Auto Loans, Credit Cards

Credit Cards Now Turbo-Charged to Pay Auto Loans

It’s apparently not well known because of a lack of publicity, but a study this year showed credit cards can now be turbo-charged when it comes to paying off auto loans. Non-revolving debt such as auto loans can become credit card debt, said a study by

So what?

To the consumer, it is mostly good news  –   a good bump in the road.


The most obvious benefit using credit cards to pay off non-revolving debt is savings on interest payments. These are provided when the non-revolving debt is transferred to a credit card with a zero per cent introductory interest rate.

Credit card-holders with auto loans and other borrowers already know there are introductory no interest rates that last at times for a year and half in that category. Some offers from Citi even extend that time frame to almost two years.

But in addition, such a transfer converts a collateralized type of debt into an unsecured loan.

What that obviously means is using the credit card allows users to pay off debts like auto loans (or mortgages, among other debts) without worrying about the car or house being repossessed in case of default.

Are there are downsides, of course.

For one, when the card’s introductory rate APR expires, the regular rate will be in the double digits. That is far higher than what most people are likely to be paying on a car loan or a house payment.

So is this a good deal for the consumer?

It depends but the answer is mainly yes.

CardHub in its study surveyed 11 card issuers. They found that seven of them, including Capital One, Citi and Wells Fargo, allow customers to transfer most types of consumer debt. Even Student Loans were included.

What all issuers have in common: They prohibit the transfer of debt between two of their own credit cards, according to the study.

Just how much can users save?

As much as $1,000, suggested company officials.

For auto loans, CardHub identified PenFed’s Platinum Rewards Card and Discover’s it Card as offering the highest potential savings.

The conversion of an interest-carrying non-revolving debt into a zero per cent-APR credit card debt is an obvious money saver, at least for the duration of the introductory period. There’s also another advantage: The secure feeling of converting secured debt into unsecured debt.

What else needs to be considered?

There are, of course, balance transfer fees. But they pale in comparison to the advantages, and the fees are easy to calculate.

More problematic:  whether or not users are able to pay off the transferred balance before the zero per cent interest rate expires and the regular one begins. In addition, those zero balance transfer cards might at some point be an endangered species. There’s no guarantee they will not expire at some point.
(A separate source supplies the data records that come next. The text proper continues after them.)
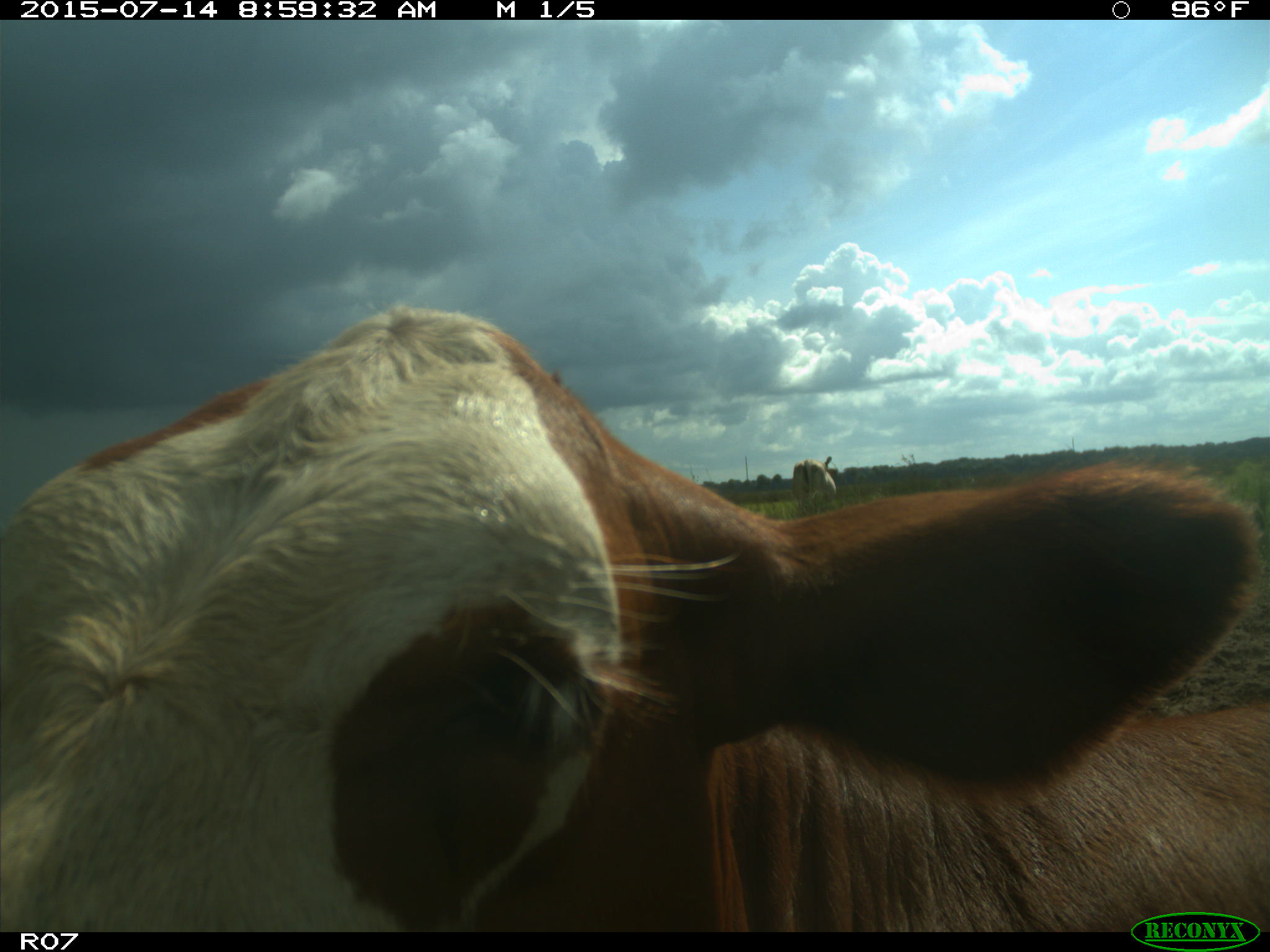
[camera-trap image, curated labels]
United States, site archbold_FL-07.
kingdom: Animalia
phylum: Chordata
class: Mammalia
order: Artiodactyla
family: Bovidae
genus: Bos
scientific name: Bos taurus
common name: domestic cow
Bos taurus (domestic cow).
So the best advice is to take a close look at the introductory interest-free period and be aware of its limitations.

Fore careful users of this option, it is a no-brainer money-saver.
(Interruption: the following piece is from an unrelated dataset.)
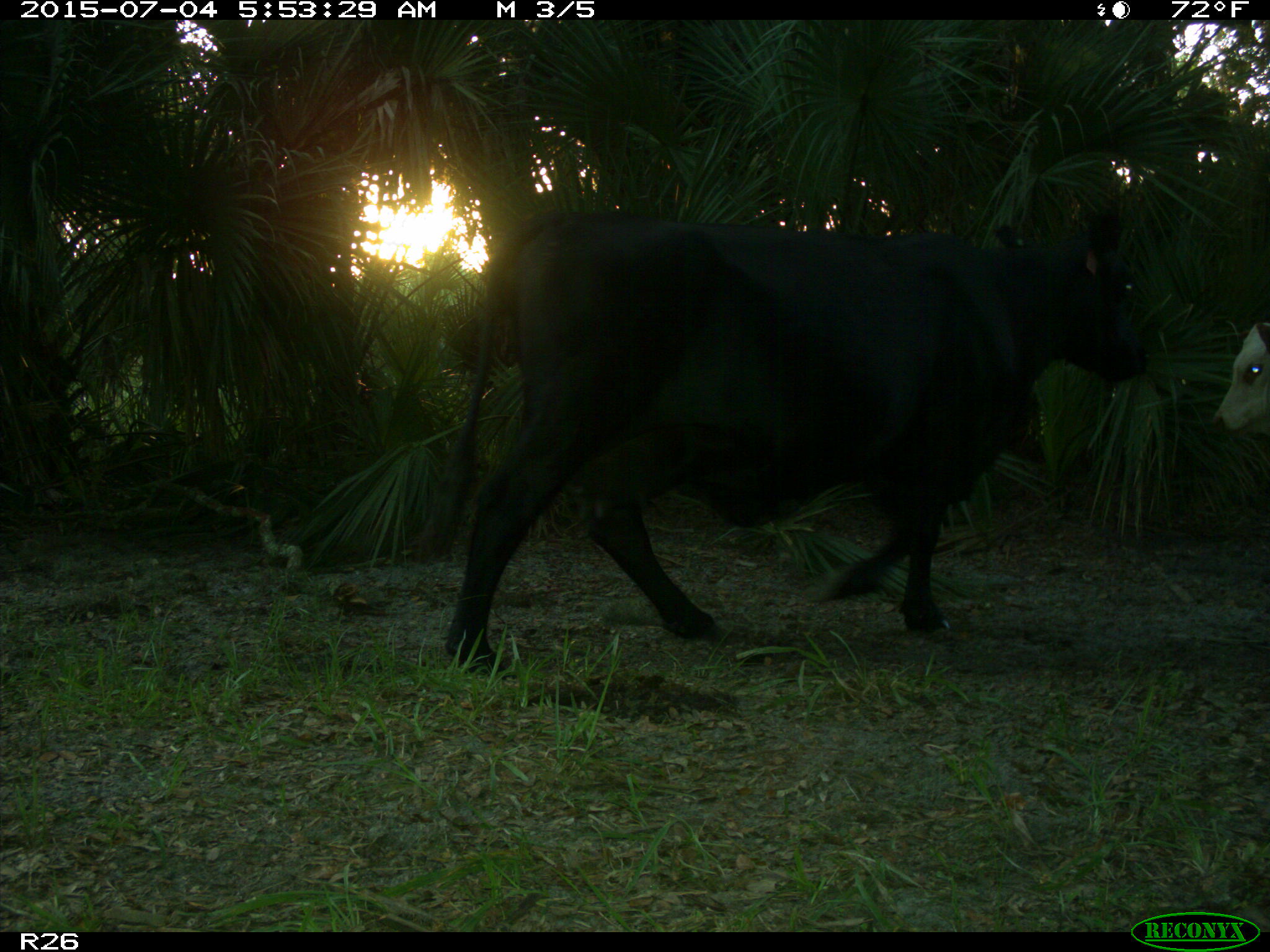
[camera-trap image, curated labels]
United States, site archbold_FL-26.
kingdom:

Of course, zero interest transfer rates are only offered to those with excellent credit. Nothing wrong with that, as long as borrowers meet the requirements.

These are borrowers who have proved they can manage debt. They have shown caution and done their homework, in other words.

So if you are still among those unaware of this new development, this is an area worth further investigation.

Even those individuals who are concerned about their possibly shaky credit rating have nothing to lose by taking a closer look at the details.